Newborn granule neurons are generated from proliferating neural stem/progenitor cells and integrated into mature synaptic networks in the adult dentate gyrus of the hippocampus. Since light/dark variations of the mitotic index and DNA synthesis occur in many tissues, we wanted to unravel the role of the clock-controlled Period2 gene (mPer2) in timing cell cycle kinetics and neurogenesis in the adult DG.

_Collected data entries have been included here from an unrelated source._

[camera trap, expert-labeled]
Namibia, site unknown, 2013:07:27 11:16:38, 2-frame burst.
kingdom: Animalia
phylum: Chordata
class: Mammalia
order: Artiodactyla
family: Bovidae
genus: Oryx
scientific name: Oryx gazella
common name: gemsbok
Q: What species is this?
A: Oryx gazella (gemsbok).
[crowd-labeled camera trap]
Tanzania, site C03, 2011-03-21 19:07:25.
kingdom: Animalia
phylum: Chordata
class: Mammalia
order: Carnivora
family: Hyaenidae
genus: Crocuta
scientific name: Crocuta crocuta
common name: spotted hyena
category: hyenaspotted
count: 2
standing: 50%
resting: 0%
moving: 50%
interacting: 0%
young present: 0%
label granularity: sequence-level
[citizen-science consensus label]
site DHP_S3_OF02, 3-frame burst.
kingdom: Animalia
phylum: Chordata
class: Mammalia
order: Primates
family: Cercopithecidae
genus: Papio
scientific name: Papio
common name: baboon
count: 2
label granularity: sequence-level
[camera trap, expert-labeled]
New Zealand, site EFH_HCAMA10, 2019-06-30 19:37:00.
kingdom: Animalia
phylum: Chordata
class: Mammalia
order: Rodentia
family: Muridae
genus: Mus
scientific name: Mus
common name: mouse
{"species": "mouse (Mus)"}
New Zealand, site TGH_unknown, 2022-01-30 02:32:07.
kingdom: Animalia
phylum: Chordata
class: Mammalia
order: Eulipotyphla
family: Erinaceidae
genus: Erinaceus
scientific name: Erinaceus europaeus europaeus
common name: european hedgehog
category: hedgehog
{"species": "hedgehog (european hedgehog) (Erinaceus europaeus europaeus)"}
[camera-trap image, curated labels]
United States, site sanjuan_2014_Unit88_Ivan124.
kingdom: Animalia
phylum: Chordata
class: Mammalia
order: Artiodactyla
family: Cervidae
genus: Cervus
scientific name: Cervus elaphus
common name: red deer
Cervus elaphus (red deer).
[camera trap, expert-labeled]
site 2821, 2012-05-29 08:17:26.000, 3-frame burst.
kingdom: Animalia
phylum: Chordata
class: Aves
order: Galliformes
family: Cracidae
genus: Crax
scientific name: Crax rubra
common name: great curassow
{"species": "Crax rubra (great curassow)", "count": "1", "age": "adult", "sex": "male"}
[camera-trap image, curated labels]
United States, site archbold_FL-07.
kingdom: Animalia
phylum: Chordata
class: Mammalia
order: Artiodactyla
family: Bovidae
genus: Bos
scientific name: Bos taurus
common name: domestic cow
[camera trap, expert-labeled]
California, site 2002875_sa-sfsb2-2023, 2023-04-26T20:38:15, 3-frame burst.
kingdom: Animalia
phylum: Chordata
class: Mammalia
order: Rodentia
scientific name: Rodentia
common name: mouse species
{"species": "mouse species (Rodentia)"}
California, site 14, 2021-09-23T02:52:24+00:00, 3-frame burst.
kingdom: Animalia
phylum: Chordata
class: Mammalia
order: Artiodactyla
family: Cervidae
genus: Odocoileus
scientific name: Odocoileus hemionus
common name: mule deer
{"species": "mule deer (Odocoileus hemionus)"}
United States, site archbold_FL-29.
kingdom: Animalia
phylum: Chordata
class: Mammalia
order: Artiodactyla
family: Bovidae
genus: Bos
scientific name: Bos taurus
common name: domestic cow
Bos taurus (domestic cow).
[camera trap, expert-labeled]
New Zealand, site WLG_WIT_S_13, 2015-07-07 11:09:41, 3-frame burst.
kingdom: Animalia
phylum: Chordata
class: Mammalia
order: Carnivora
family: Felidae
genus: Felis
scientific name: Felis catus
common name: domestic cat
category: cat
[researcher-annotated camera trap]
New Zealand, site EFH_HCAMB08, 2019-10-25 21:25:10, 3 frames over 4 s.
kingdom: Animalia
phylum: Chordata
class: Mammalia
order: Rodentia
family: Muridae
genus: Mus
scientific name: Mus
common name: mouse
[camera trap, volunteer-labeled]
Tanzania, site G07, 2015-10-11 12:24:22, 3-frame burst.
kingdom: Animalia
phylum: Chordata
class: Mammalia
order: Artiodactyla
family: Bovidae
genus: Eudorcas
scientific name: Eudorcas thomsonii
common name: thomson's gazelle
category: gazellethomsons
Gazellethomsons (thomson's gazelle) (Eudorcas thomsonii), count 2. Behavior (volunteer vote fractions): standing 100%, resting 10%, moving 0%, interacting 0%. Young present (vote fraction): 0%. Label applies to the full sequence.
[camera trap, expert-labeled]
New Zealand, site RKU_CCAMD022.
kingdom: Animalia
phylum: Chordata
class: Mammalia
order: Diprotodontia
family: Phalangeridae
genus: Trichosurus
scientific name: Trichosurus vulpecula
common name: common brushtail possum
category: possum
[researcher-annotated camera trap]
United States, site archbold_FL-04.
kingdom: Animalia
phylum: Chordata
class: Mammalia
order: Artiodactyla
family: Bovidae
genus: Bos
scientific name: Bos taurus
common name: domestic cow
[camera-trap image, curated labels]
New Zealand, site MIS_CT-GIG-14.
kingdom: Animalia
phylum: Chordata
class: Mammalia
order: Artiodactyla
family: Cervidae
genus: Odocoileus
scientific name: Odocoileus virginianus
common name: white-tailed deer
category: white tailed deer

In contrast to the suprachiasmatic nucleus, we observed a non-rhythmic constitutive expression of mPER2 in the dentate gyrus. We provide evidence that mPER2 is expressed in proliferating neural stem/progenitor cells (NPCs) and persists in early post-mitotic and mature newborn neurons from the adult DG. In vitro and in vivo analysis of a mouse line mutant in the mPer2 gene (Per2Brdm1), revealed a higher density of dividing NPCs together with an increased number of immature newborn neurons populating the DG. However, we showed that the lack of mPer2 does not change the total amount of mature adult-generated hippocampal neurons, because of a compensatory increase in neuronal cell death.


Taken together, these data demonstrated a functional link between the constitutive expression of mPER2 and the intrinsic control of neural stem/progenitor cells proliferation, cell death and neurogenesis in the dentate gyrus of adult mice.